Document segment:
▬▬▬▬▬▬
Q. What do you call an Aussie with a bottle of champagne?
A. A waiter
 
Q. What do you call an Aussie who can hold a catch?
A. A fisherman
 
Q. Why can no one drink wine in Australia at the moment?
A. They don't have any openers
 
Q. What's the difference between Cinderella and the Aussies?
A. Cinderella knew when to leave the ball
 
Q. What do you call a world class Australian cricketer?
A. Retired
 
 
Ring Ring.....
“Hello - Australian team dressing room”
“Hello mate...Can I speak to Ricky Ponting please?”
“Sorry mate -  he's just gone out to bat...”
“It's OK - I'll hold....”
 
Q. What is the height of optimism?
A. An Australian batsman putting on sunscreen.
 
Q. What would Jimmy Anderson be if he was Australian?
A. An all rounder.
 
Q. What is the main function of the Australian coach?
A. To transport the team from the hotel to the ground.
 
Q. Why don't Australian fielders need pre tour travel injections?
A. Because they never catch anything.
 
Q. What's the Australian version of LBW?
A. Lost, Beaten and Walloped.
 
Q. What do you call an Australian with 100 runs against his name?
A. A bowler.
 
Q. What's the most proficient form of footwork displayed by Ponting?
▬▬▬▬▬▬
[Visual spatial reasoning items]
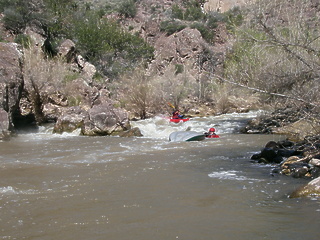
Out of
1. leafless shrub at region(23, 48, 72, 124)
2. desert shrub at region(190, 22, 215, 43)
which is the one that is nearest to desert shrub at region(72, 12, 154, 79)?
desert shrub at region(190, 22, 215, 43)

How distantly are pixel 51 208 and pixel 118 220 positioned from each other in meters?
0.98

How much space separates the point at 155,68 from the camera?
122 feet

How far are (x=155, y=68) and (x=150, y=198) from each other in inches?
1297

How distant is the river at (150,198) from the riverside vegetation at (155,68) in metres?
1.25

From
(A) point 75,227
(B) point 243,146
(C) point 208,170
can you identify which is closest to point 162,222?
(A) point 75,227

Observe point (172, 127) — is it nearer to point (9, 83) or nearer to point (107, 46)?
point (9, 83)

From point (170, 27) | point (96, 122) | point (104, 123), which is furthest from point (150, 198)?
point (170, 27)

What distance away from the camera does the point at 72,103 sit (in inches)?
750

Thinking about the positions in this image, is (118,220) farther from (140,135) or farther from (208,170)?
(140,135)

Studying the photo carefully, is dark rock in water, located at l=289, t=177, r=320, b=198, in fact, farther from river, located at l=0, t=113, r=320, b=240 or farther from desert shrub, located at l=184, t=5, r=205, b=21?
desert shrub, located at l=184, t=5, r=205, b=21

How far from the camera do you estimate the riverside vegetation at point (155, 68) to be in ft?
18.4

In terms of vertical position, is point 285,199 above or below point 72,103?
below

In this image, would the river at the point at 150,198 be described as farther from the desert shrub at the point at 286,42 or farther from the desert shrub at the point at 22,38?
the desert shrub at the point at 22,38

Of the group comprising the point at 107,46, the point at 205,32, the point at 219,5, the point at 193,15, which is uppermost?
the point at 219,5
▬▬▬▬▬▬
Task to carry out:
Pick up the Australian cricket jokes above from the point they stop.

Task output:
A. The walk back to the pavilion.
 
Q. Who has the easiest job in the Australian squad?
A. The guy who removes the red ball marks from the bats.
 
Q. What do Australian batsmen and drug addicts have in common?
A. Both spend most of their time wondering where their next score will come
from.
 
Q. Why are Australian cricketers cleverer than Houdini?
A. Because they can get out without even trying.
 
Q. What does Steve Smith put in his hands to make sure the next ball almost
always takes a wicket?
A. A bat
 

A bloke walks into a brothel and says: "I'm a bit kinky, how much for total humiliation?"
 
The madam replies $60.
 
"Wow, what do I get for that?" he says.
 
She says: "A baggy green cap and an Australia cricket shirt”.